+++ Исходные данные +++

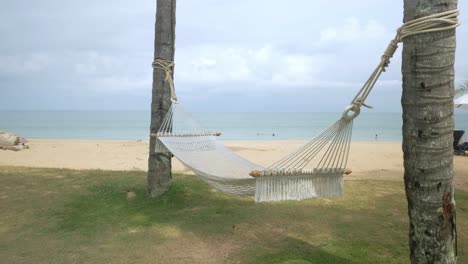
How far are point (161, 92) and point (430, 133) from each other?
2.79 meters

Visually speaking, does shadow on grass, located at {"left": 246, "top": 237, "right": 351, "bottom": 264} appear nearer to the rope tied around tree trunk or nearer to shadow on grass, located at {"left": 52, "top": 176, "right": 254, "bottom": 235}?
shadow on grass, located at {"left": 52, "top": 176, "right": 254, "bottom": 235}

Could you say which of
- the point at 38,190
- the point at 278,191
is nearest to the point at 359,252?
the point at 278,191

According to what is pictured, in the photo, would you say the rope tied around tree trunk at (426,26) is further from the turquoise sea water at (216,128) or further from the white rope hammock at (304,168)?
the turquoise sea water at (216,128)

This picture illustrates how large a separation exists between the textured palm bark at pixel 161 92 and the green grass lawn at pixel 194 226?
7.7 inches

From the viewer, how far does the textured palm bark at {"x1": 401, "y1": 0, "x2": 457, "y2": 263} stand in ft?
5.32

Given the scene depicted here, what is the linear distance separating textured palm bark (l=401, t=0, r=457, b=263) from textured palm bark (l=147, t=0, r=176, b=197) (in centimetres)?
263

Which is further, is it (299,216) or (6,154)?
(6,154)

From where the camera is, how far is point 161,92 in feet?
12.6

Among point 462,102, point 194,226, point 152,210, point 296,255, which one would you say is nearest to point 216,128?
point 462,102

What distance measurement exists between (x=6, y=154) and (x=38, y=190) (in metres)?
5.41

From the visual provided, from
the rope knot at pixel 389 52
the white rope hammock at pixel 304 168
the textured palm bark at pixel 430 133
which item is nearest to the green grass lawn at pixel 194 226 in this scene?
the white rope hammock at pixel 304 168

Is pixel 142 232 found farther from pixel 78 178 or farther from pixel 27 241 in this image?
pixel 78 178

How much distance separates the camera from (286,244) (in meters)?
2.70

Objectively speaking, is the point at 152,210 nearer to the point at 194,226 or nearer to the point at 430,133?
the point at 194,226
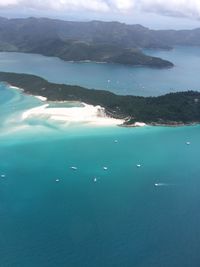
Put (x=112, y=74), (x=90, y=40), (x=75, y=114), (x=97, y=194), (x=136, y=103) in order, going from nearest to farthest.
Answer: (x=97, y=194) → (x=75, y=114) → (x=136, y=103) → (x=112, y=74) → (x=90, y=40)

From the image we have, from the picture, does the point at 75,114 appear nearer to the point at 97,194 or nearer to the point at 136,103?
the point at 136,103

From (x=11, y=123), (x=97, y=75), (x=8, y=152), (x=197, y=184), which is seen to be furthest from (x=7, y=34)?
(x=197, y=184)

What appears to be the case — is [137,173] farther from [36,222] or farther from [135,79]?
[135,79]

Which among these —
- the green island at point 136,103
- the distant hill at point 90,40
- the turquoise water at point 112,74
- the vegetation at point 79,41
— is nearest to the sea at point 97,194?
the green island at point 136,103

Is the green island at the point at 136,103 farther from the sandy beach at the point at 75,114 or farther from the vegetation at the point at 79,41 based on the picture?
the vegetation at the point at 79,41

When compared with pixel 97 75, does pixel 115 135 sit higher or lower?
lower

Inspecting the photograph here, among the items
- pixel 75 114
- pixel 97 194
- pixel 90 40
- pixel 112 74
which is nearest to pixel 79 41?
pixel 90 40
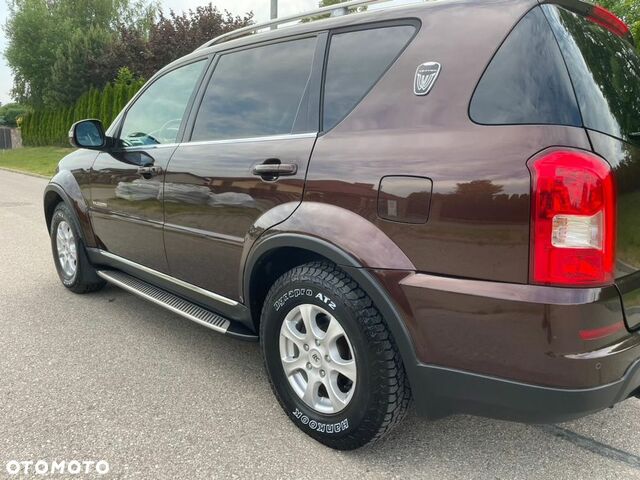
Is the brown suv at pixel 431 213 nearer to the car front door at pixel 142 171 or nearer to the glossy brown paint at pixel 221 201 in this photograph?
the glossy brown paint at pixel 221 201

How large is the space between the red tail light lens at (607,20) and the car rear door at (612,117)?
0.09 metres

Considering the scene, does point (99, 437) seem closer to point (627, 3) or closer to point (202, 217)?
point (202, 217)

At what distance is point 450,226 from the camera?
6.11 feet

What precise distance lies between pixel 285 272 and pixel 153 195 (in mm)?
1190

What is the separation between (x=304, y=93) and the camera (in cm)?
259

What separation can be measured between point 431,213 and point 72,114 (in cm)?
3497

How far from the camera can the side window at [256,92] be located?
2.65m

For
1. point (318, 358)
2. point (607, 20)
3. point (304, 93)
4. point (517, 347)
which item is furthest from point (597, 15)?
point (318, 358)

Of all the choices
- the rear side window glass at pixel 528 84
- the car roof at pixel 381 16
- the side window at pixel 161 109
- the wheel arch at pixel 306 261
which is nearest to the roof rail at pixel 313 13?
the car roof at pixel 381 16

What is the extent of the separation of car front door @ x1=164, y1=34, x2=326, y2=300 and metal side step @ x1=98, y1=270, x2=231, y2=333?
16cm

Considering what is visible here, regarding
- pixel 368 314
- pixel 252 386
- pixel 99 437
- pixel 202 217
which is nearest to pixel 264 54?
pixel 202 217

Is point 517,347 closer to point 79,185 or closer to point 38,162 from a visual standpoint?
point 79,185

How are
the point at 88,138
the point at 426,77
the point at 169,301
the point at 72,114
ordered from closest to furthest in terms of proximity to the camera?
the point at 426,77, the point at 169,301, the point at 88,138, the point at 72,114

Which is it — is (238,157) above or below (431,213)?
above
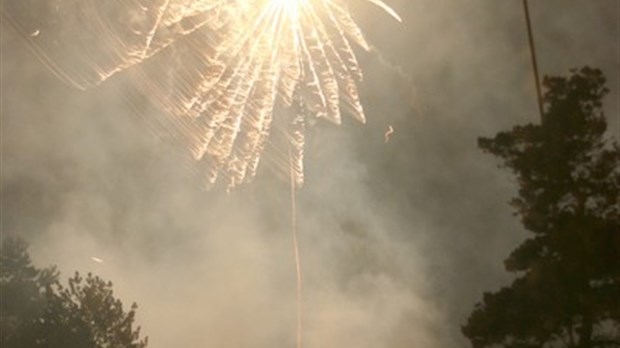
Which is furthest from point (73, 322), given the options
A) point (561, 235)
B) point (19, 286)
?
point (561, 235)

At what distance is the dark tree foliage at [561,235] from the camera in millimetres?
18141

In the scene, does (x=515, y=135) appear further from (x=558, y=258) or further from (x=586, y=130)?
(x=558, y=258)

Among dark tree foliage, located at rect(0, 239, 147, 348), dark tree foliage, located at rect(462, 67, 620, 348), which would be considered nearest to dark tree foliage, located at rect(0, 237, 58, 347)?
dark tree foliage, located at rect(0, 239, 147, 348)

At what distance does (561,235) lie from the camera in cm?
1850

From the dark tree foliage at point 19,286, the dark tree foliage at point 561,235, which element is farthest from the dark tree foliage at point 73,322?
the dark tree foliage at point 561,235

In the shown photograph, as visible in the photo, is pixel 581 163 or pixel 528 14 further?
pixel 581 163

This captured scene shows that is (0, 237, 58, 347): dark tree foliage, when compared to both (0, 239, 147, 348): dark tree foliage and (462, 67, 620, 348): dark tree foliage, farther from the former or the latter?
Answer: (462, 67, 620, 348): dark tree foliage

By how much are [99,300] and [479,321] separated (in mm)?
37596

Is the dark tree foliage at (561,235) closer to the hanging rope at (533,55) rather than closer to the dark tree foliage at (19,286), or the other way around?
the hanging rope at (533,55)

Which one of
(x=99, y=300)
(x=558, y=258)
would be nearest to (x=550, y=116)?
(x=558, y=258)

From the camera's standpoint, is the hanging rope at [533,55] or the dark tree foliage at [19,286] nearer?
the hanging rope at [533,55]

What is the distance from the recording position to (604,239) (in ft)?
58.8

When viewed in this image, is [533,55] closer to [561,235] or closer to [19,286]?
[561,235]

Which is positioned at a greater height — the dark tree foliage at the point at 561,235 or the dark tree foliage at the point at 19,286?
the dark tree foliage at the point at 19,286
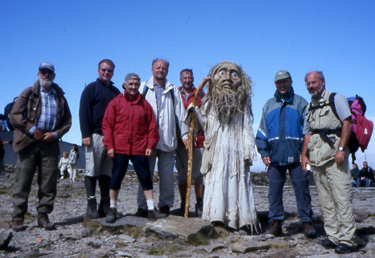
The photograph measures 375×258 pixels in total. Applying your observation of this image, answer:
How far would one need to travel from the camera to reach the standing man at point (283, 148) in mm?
4895

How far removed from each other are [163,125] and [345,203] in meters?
2.54

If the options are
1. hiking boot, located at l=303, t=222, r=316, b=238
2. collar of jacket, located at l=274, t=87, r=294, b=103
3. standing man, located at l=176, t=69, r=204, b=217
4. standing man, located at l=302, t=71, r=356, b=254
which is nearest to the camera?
standing man, located at l=302, t=71, r=356, b=254

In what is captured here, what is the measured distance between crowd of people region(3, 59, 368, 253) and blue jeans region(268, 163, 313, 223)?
0.01 metres

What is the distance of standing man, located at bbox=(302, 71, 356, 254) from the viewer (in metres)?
4.15

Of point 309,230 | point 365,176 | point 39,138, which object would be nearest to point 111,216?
point 39,138

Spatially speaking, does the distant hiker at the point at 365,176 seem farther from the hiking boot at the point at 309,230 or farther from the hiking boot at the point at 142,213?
the hiking boot at the point at 142,213

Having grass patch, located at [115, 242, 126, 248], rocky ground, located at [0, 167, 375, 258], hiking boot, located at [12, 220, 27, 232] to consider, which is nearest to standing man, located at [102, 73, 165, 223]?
rocky ground, located at [0, 167, 375, 258]

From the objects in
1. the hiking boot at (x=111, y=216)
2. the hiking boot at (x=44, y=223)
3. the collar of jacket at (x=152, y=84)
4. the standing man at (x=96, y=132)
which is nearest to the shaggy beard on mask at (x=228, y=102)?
the collar of jacket at (x=152, y=84)

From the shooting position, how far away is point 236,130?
5.19m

+++

§ **Цель упражнения**
Верните без изменений часть пунктов, которая начинается со строки, содержащей «From the objects in», и продолжается до самого конца пунктов; обе границы включаются.

§ **Ответ на задание**
From the objects in
1. the hiking boot at (x=111, y=216)
2. the hiking boot at (x=44, y=223)
3. the collar of jacket at (x=152, y=84)
4. the standing man at (x=96, y=132)
which is nearest to the shaggy beard on mask at (x=228, y=102)?
the collar of jacket at (x=152, y=84)

From the shooting position, how far away is point 236,130?
5.19m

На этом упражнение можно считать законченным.